[Start]

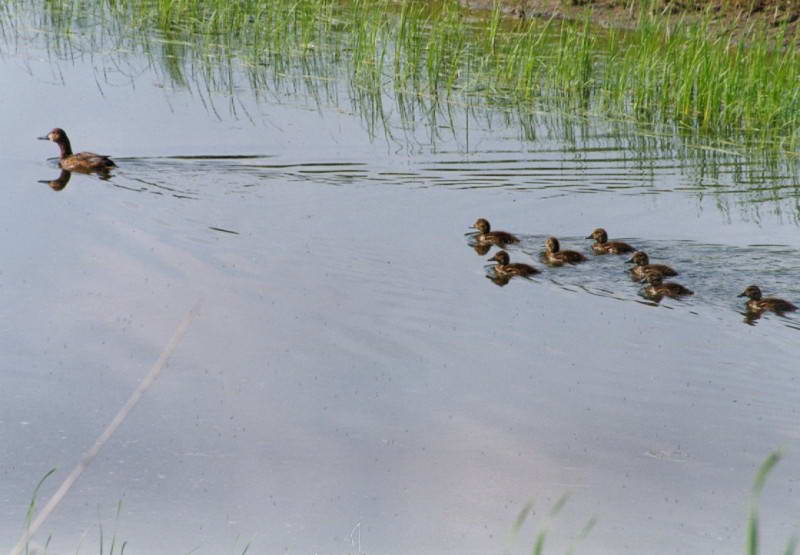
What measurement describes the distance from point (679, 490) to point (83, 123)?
9320mm

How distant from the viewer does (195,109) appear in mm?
14297

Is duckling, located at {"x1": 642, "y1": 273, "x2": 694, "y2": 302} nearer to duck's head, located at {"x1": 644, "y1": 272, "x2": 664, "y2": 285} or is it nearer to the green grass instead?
duck's head, located at {"x1": 644, "y1": 272, "x2": 664, "y2": 285}

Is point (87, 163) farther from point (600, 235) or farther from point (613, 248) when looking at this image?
point (613, 248)

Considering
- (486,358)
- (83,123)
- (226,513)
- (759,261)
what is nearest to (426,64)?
(83,123)

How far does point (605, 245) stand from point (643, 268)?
0.58 metres

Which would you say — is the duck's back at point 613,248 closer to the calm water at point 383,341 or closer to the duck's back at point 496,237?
the calm water at point 383,341

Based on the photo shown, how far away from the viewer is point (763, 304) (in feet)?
30.1

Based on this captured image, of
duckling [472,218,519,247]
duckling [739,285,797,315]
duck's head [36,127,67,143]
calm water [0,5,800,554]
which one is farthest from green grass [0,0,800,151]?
duckling [739,285,797,315]

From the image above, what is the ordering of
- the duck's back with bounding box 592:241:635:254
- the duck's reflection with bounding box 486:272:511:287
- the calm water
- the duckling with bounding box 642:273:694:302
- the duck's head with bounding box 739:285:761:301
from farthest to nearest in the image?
the duck's back with bounding box 592:241:635:254 → the duck's reflection with bounding box 486:272:511:287 → the duckling with bounding box 642:273:694:302 → the duck's head with bounding box 739:285:761:301 → the calm water

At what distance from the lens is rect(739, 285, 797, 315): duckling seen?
910 centimetres

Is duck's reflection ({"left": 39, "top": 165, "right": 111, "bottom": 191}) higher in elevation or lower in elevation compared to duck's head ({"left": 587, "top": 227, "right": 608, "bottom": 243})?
higher

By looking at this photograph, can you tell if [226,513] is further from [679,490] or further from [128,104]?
[128,104]

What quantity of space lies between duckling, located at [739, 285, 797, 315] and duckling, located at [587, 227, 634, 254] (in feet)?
3.75

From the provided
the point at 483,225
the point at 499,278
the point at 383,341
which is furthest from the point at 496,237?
the point at 383,341
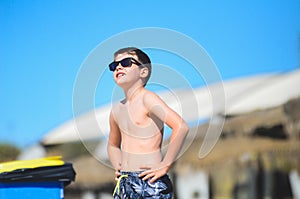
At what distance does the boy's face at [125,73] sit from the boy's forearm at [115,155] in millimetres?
378

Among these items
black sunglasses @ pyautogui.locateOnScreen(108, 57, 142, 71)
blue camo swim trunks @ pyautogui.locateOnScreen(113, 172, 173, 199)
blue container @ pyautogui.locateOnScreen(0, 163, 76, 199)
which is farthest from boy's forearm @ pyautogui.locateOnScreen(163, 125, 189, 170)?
blue container @ pyautogui.locateOnScreen(0, 163, 76, 199)

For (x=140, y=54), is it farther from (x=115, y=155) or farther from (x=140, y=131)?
(x=115, y=155)

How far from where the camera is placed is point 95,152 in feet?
11.2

[End]

== WHAT THIS TASK INVOLVES ==
Extract the run of lines beginning with the line that holds "At what distance from" and ending at the last line of the data, inclusive. Exclude any pictures from the copy.

== FINAL RESULT ==
At what distance from the lens is rect(739, 285, 797, 315): duckling seen?
910 centimetres

Is duck's reflection ({"left": 39, "top": 165, "right": 111, "bottom": 191}) higher in elevation or lower in elevation compared to duck's head ({"left": 587, "top": 227, "right": 608, "bottom": 243})?
higher

By looking at this photograph, can you tell if [226,513] is further from [679,490] or further from [128,104]?
[128,104]

What quantity of space lies between duckling, located at [739, 285, 797, 315] and duckling, located at [587, 227, 634, 254] (in feet)?
3.75

From the provided
the point at 483,225
the point at 499,278
the point at 383,341
which is furthest from the point at 496,237?
the point at 383,341
At what distance does the boy's face at [125,73] sit from the boy's forearm at [115,155] in millimetres?
378

Among these items
black sunglasses @ pyautogui.locateOnScreen(108, 57, 142, 71)
blue camo swim trunks @ pyautogui.locateOnScreen(113, 172, 173, 199)
blue container @ pyautogui.locateOnScreen(0, 163, 76, 199)
which is farthest from boy's forearm @ pyautogui.locateOnScreen(163, 125, 189, 170)?
blue container @ pyautogui.locateOnScreen(0, 163, 76, 199)

For (x=140, y=54), is it farther from (x=115, y=155) or farther from (x=140, y=131)?
(x=115, y=155)

How far from where the camera is placed is point 95,152 in feet?
11.2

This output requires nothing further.